Monday, November 1, 2010

Wal-Marts Business Strategies


According to Porters Five Forces Model Wal-Mart focuses on overall cost leadership . Overall cost leadership requires firms to develop policies aimed at becoming and remaining the lowest-cost producer and/or distributor in the industry. Company strategies aimed at controlling costs include construction of efficient-scale facilities, tight control of costs and overhead, avoidance of marginal customer accounts, minimization of operating expenses, reduction of input costs, tight control of labor costs, and lower distribution costs. The low-cost leader gains competitive advantage by getting its costs of production or distribution lower than those of the other firms in its market.

It is understood that Porters Five Forces Model helps business people understand the relative attractiveness of an industry and the industry's competitive presseures in terms of buyer power, supplier power, threats of substitute products or services, threat of new entrants, and rivalry among existing competitors.

Buyer Power: Walmart does an excellent job in reducing buyer power and creating a competitive advantage by making it more attractive for customers to buy from them than from their competitors.

Supplier Power: Walmarts supplier power is extremely low becasue Wal-Mart purchases in such large quantities, it nutralizes supplier power.

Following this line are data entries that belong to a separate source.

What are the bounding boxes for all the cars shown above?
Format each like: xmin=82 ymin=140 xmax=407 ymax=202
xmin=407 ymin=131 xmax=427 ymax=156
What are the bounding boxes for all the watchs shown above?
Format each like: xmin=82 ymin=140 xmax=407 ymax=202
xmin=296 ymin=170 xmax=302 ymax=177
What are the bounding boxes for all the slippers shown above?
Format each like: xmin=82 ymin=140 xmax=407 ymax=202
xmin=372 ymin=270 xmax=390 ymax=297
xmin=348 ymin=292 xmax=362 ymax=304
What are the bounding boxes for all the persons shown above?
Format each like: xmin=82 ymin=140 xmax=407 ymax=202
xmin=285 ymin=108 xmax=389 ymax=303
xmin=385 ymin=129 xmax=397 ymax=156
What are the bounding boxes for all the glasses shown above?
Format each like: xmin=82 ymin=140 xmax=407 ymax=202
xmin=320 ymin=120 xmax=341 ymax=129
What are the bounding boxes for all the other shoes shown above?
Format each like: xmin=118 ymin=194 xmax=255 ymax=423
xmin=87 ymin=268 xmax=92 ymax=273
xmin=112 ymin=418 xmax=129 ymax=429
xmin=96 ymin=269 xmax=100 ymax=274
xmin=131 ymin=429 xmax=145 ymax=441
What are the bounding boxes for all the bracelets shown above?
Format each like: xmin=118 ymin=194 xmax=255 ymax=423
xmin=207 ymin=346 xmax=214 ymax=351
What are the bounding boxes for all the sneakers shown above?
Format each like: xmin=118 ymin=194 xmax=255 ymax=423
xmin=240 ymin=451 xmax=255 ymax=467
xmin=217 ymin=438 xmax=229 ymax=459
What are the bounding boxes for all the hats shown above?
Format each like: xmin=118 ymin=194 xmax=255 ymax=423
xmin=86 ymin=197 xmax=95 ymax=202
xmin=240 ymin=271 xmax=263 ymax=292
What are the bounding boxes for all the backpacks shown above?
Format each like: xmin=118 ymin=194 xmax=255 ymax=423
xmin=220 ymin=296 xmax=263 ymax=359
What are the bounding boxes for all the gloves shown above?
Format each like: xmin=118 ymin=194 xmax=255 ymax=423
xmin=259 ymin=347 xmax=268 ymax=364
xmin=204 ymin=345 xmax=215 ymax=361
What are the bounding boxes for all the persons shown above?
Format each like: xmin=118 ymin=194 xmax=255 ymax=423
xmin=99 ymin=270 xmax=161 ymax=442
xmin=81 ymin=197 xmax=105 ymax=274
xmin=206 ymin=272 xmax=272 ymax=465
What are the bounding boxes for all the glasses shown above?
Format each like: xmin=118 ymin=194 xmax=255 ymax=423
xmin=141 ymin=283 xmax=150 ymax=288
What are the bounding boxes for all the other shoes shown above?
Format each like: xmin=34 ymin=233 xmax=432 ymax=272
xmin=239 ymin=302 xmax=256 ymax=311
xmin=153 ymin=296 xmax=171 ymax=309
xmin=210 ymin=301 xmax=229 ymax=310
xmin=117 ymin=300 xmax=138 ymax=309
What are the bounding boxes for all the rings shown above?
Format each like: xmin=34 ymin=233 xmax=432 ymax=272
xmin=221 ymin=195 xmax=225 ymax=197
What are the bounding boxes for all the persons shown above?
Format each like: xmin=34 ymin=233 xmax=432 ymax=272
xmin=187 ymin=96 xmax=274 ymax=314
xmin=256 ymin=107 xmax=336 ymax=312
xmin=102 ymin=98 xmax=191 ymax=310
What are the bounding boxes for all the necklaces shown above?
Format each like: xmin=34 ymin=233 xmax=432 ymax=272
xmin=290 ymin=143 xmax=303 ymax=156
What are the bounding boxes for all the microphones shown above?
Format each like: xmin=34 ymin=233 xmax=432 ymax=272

Threat of Substitute Products or Services: Wal-Mart focusing on ensuring that their customers are happy and that their suppliers are delivering quality products at a low cost. They ensure that they remain ahead of their competitors and in doing so, it would make it difficult for new entrants and the competition to match their prices.

Threat of New Entrants: To create entry barriers, Wal-Mart would have to increase market research on what customers are actually purchasing and ensure that they are able to deliver, and become the only person offering that product at a price the customers and afford.

Rivalry: Is relatively low because Wal-mart has such low prices which has created a problem for years and fierce competition has made it tough for competitors to make a profit.

In achieveing a Low Cost Leadership strategy Wal-Mart relies heavily on a Supply Chain Management System, an IT system that supports activities by automating the tracking of inventory and information among business processes and across companies. Wal-Mart strives to ensure that all their suppliers are using Electronic Product Codes and for those who do not have the capability they work with them to find packages that are within their price range. This allows for a successful ensuring that customers get what they order in a timely manner. It allows for logistics, fulfillment, production, revenue and profit, cost and price efficiency.

With operations all over the country and several thousand suppliers, supply chain management and IT-based supply chain management systems are critical necessitites in ensuring a positive flow of goods, with limited inconsistancies.

As an Overall Cost Leadership company, their strategy is that of a bottom-line company. A bottom-line strategy optimizes manufacturing processes, decrease transportation costs, and reduces cost of human capital, and minimizes errors in a process.

Wal-Mart relys on IT enabled tight supply chain management systems to squeeze every penny possible out of the procurement, distribution, and warehousing of its products. They use business intelligence systems to predict what customers will want and when they will want it. Wal-Mart is currently using ERP, which incorporates, Customer Relationship Management system; they are also in the process of implementing SAP to strengthen their business skills. Philosophical Approach could be the Matrix, where there is collaboration across the board to ensure customers’ needs are satisfied. They have in-out flows, which is from computers to suppliers.